Set task
Pull out every line of the entries below that contains the string "selection". Case counts, so only lines with that exact capitalization qualify.

Excerpted data
* Start *
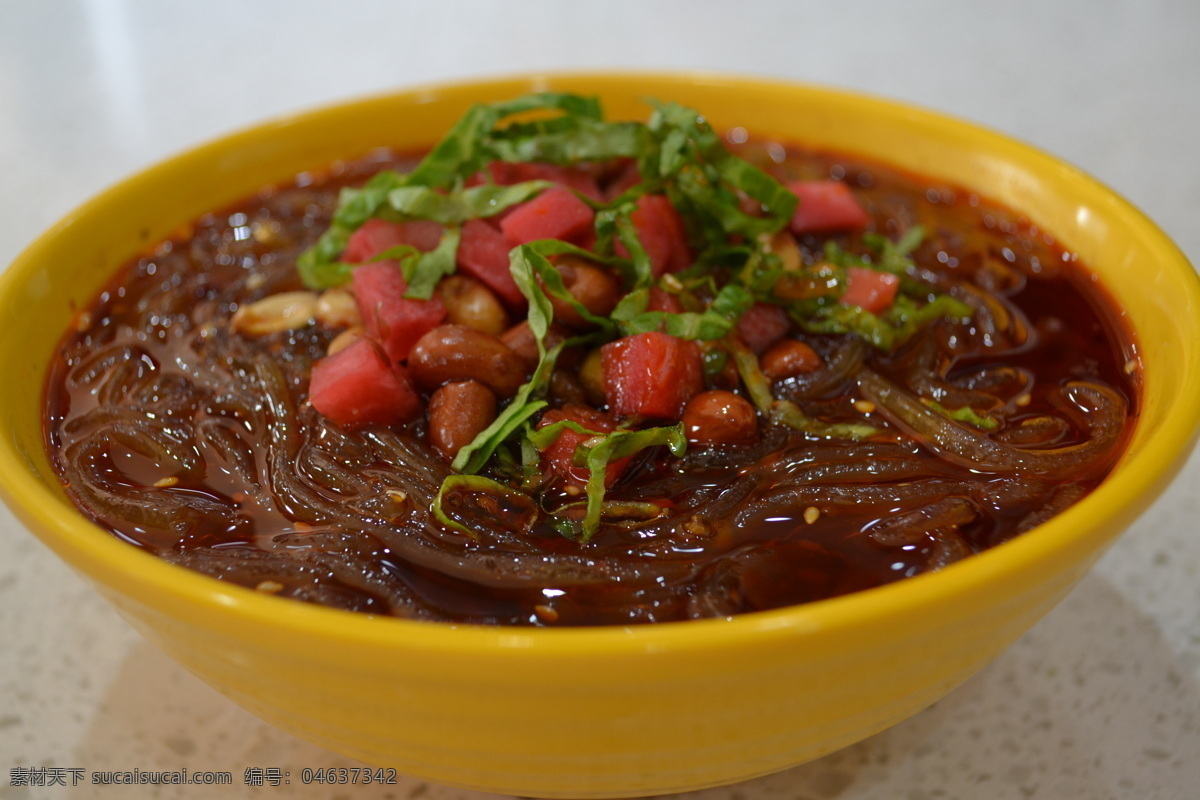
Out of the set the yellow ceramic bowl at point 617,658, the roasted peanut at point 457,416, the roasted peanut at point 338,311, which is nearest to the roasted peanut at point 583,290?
the roasted peanut at point 457,416

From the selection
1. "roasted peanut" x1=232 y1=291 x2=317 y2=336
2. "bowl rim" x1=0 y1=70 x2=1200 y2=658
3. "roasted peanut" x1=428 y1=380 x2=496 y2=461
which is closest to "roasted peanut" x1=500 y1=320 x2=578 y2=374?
"roasted peanut" x1=428 y1=380 x2=496 y2=461

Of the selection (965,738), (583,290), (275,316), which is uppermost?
(583,290)

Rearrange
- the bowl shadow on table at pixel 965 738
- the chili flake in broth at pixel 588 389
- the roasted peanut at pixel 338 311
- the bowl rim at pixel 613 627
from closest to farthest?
the bowl rim at pixel 613 627, the chili flake in broth at pixel 588 389, the bowl shadow on table at pixel 965 738, the roasted peanut at pixel 338 311

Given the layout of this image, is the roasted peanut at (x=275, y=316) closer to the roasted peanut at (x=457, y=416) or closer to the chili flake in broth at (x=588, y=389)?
the chili flake in broth at (x=588, y=389)

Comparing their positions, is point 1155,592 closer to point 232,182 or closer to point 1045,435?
point 1045,435

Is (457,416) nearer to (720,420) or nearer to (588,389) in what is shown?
(588,389)

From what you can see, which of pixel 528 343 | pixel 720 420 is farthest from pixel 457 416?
pixel 720 420
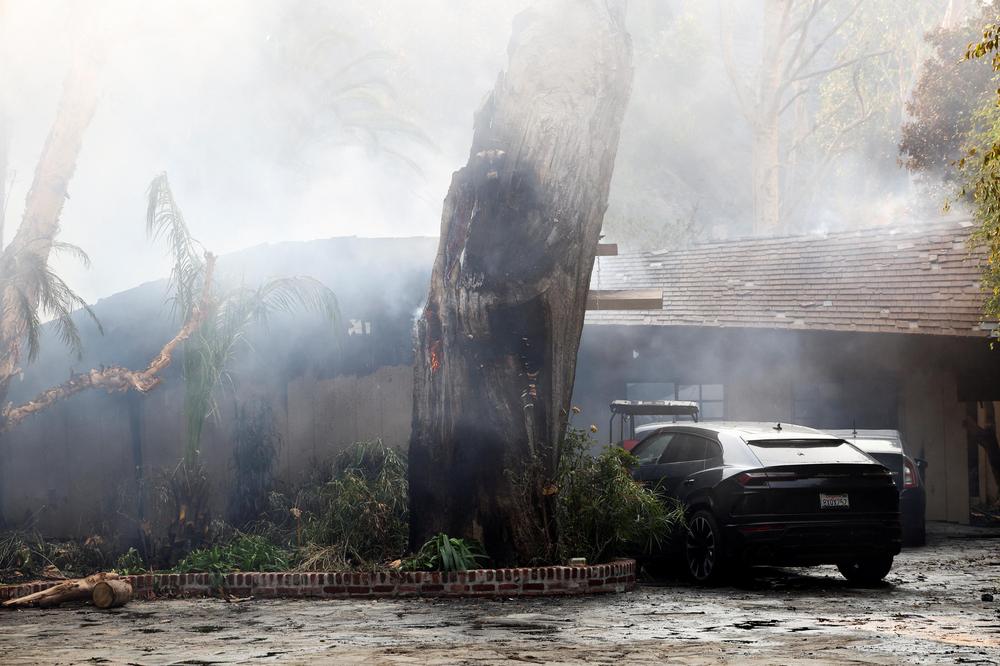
* End *
Exercise solution
From the selection
Of the selection (965,738), (583,290), (275,316), which is uppermost?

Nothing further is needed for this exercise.